GOAL = Pick out every line in the data below that contains the word "hill", and copy each one in full.

STORED RECORDS =
________________________
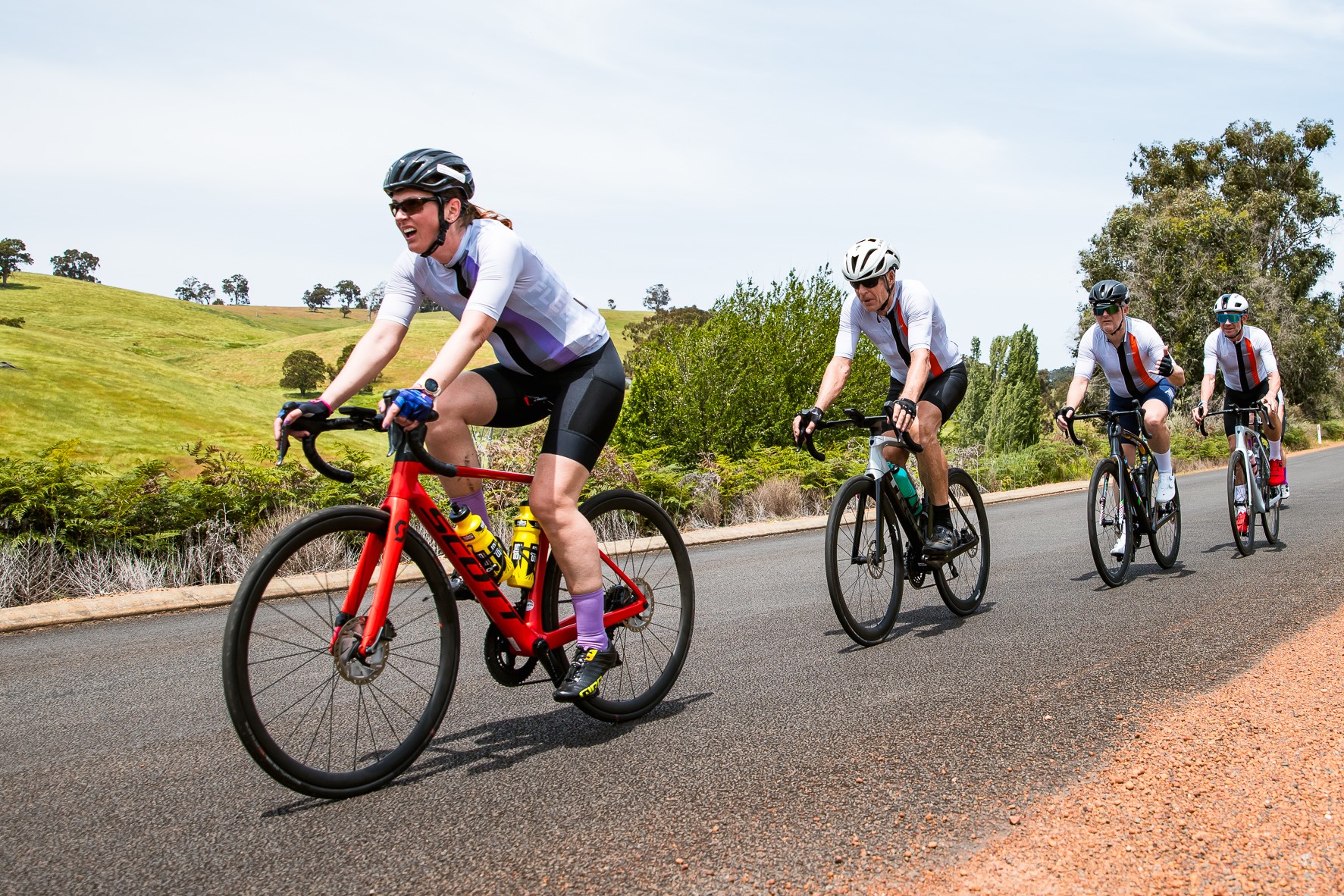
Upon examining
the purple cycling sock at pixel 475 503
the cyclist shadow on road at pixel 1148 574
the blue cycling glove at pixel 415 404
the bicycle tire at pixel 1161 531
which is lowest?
the cyclist shadow on road at pixel 1148 574

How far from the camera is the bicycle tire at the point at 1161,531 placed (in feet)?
25.7

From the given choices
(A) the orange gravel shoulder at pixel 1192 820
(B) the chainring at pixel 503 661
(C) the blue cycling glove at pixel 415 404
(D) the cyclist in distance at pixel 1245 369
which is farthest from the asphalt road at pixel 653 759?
(D) the cyclist in distance at pixel 1245 369

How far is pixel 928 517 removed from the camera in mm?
6219

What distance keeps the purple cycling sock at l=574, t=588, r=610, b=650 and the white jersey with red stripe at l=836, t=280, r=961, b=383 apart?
2391 mm

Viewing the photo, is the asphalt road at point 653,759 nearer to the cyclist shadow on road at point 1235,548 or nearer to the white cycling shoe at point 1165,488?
the white cycling shoe at point 1165,488

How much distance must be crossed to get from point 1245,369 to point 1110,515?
3.54 meters

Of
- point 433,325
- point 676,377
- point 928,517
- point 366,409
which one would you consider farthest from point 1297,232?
point 433,325

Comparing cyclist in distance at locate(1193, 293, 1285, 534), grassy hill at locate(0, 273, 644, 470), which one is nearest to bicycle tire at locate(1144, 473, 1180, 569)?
cyclist in distance at locate(1193, 293, 1285, 534)

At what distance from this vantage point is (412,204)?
3600 mm

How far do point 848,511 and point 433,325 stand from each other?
129206 mm

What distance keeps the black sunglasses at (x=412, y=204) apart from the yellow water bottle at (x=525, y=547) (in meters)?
1.16

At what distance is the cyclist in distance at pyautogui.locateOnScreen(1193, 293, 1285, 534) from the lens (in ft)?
31.3

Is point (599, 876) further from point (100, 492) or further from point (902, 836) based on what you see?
point (100, 492)

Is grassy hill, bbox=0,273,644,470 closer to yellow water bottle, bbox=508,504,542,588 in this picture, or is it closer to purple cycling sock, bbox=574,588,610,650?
yellow water bottle, bbox=508,504,542,588
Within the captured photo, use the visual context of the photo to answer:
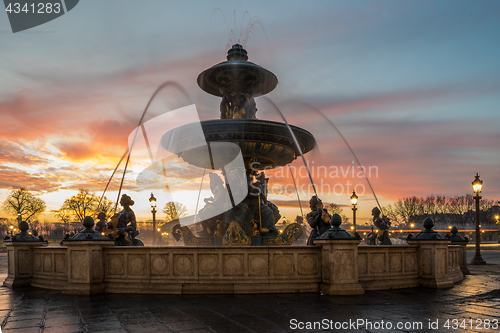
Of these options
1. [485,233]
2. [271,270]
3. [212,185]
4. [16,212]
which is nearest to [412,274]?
[271,270]

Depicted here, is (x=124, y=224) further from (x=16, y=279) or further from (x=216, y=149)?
(x=216, y=149)

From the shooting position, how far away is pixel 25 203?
197ft

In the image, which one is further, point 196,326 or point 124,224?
point 124,224

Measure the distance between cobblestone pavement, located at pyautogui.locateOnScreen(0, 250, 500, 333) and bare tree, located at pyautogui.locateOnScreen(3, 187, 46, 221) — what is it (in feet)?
197

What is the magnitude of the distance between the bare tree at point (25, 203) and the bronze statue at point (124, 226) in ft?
191

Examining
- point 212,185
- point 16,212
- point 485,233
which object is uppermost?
point 212,185

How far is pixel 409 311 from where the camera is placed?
6.01m

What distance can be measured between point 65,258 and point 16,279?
1.94 metres

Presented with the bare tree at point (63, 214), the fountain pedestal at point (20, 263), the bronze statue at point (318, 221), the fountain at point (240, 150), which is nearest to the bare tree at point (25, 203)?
the bare tree at point (63, 214)

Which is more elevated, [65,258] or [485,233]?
[65,258]

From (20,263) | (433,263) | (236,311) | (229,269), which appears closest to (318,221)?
(433,263)

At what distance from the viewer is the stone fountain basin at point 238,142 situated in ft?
38.0

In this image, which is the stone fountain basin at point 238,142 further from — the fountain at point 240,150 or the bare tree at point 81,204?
the bare tree at point 81,204

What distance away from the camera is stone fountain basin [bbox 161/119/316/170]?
38.0ft
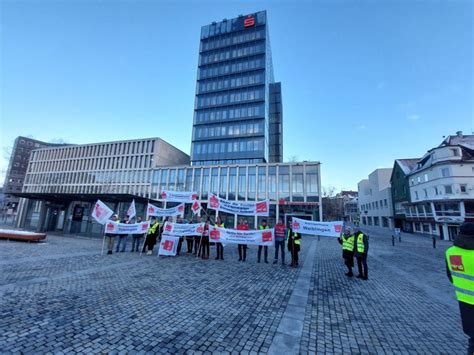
________________________
SOLUTION TO THE PROBLEM =
Comparing cyclist in distance at locate(1193, 293, 1285, 534), grassy hill at locate(0, 273, 644, 470), which one is nearest to bicycle tire at locate(1144, 473, 1180, 569)?
Is grassy hill, bbox=0,273,644,470 closer to yellow water bottle, bbox=508,504,542,588 in this picture, or is it closer to purple cycling sock, bbox=574,588,610,650?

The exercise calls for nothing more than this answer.